Para las personas, usar las tarjetas y endeudarse a través de ellas es necesario pero no es algo que desean hacer. Esta lectura llevó Nora D'Alessio, vicepresidenta de la consultora, al decimosexto congreso nacional de crédito, organizado por CMS.
Los argentinos y las tarjetas de crédito atraviesan una relación amor-odio, donde acuden a ellas para salir del paso pero resisten declararles amor eterno ya que entienden que se tratan de un mal necesario.

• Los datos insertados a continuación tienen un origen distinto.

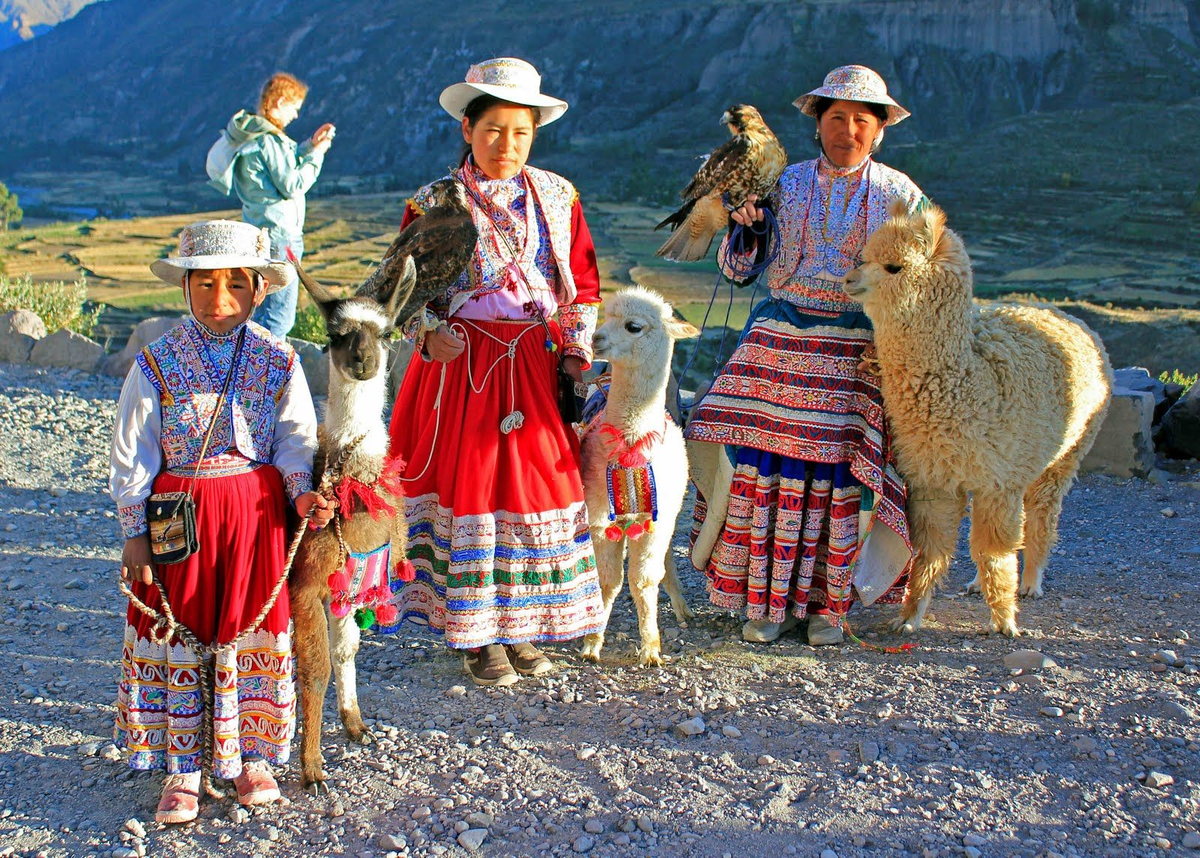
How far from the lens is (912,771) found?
10.0ft

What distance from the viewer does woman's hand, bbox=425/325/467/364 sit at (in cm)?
330

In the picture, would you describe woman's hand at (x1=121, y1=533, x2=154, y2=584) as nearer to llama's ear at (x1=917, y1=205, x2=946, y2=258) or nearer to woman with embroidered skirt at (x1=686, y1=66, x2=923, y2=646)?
woman with embroidered skirt at (x1=686, y1=66, x2=923, y2=646)

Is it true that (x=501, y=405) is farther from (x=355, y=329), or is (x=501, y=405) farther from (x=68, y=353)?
(x=68, y=353)

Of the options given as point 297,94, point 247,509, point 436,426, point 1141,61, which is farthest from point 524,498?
point 1141,61

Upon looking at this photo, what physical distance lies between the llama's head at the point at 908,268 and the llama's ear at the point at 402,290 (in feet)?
5.21

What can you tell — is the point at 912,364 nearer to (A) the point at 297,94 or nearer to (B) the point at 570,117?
(A) the point at 297,94

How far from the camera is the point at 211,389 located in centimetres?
268

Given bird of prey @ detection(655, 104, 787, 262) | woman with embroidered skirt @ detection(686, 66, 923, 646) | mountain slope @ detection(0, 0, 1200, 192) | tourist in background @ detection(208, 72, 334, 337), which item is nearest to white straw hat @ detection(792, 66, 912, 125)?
woman with embroidered skirt @ detection(686, 66, 923, 646)

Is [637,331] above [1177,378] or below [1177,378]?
above

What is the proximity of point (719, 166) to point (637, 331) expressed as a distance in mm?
718

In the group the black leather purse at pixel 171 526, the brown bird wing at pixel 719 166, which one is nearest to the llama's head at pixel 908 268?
the brown bird wing at pixel 719 166

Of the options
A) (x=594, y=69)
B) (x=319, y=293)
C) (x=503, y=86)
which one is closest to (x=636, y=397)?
(x=503, y=86)

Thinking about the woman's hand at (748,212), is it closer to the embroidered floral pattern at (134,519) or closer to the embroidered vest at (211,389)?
the embroidered vest at (211,389)

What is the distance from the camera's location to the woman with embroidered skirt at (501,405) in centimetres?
338
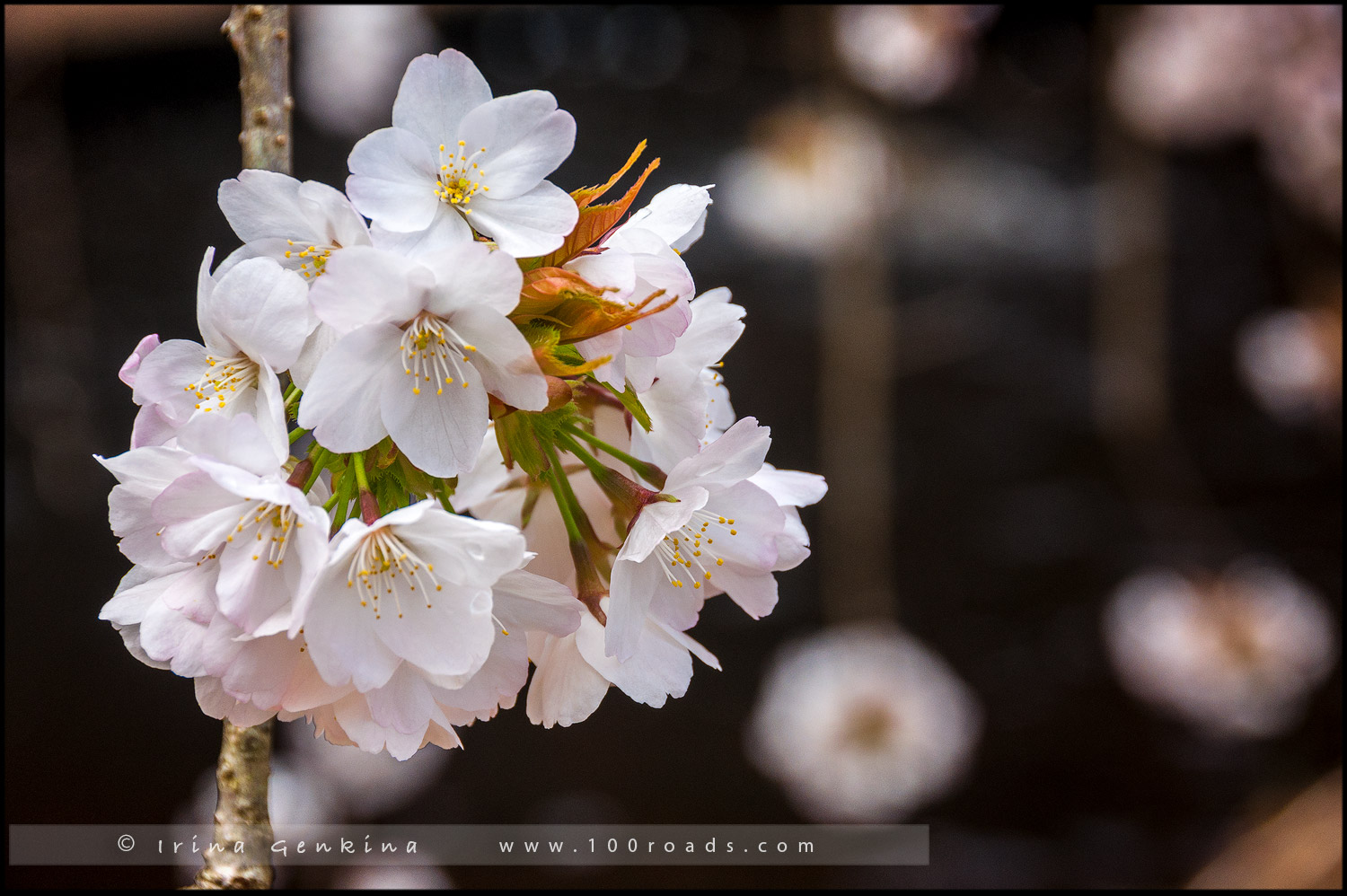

"68% de la clase media reconoce estar endeudada"

D'Alessio dijo en ese foro que hoy la gente "sabe que la situación está mal, pero a diferencia de otras crisis piensa que puede estar mejor, es optimista. La realidad me aprieta pero soy optimista" describió la ejecutiva de la compañía.
Otro elemento post inestabilidad económica de mayo refleja que las personas pretenden no usar créditos financieros: "la casa se mantiene como aspiración y refugio de valor" acotó, para explicar que la mayoría de la gente prefiere evitar la toma de créditos financieros.
Internet también está en el centro de la escena, ya que mientras la búsqueda y comparación de productos bancarios se hace por la web, a la hora de cerrar un acuerdo los individuos siguen sintiéndose más cómodos cuando el trato es personalizado, cara a cara.

Condicionantes
La inflación y el temor a la pérdida del empleo son los dos principales condicionantes para que las personas se animen a la toma de un crédito. Sin embargo, saben que aspiracionalmente el crédito es una manera de sentir que se puede seguir creciendo.
A pesar de ello, los datos son claros: 68% de la clase media reconoce estar endeudada, mientras que apenas 3 de cada 10 argentinos no lo están.
Desde otro lado del estudio, uno de los socios de Deloitte, Marcos Bazán, expresó que es necesario "ampliar el acceso de la población a los servicios financieros, para lograr un sistema más profundo y equitativo", y señaló que "falta mejorar los costos de fondeo, lograr una matriz diversificada de productos y servicios, recuperar los plazos y retornar a los precios de mercado".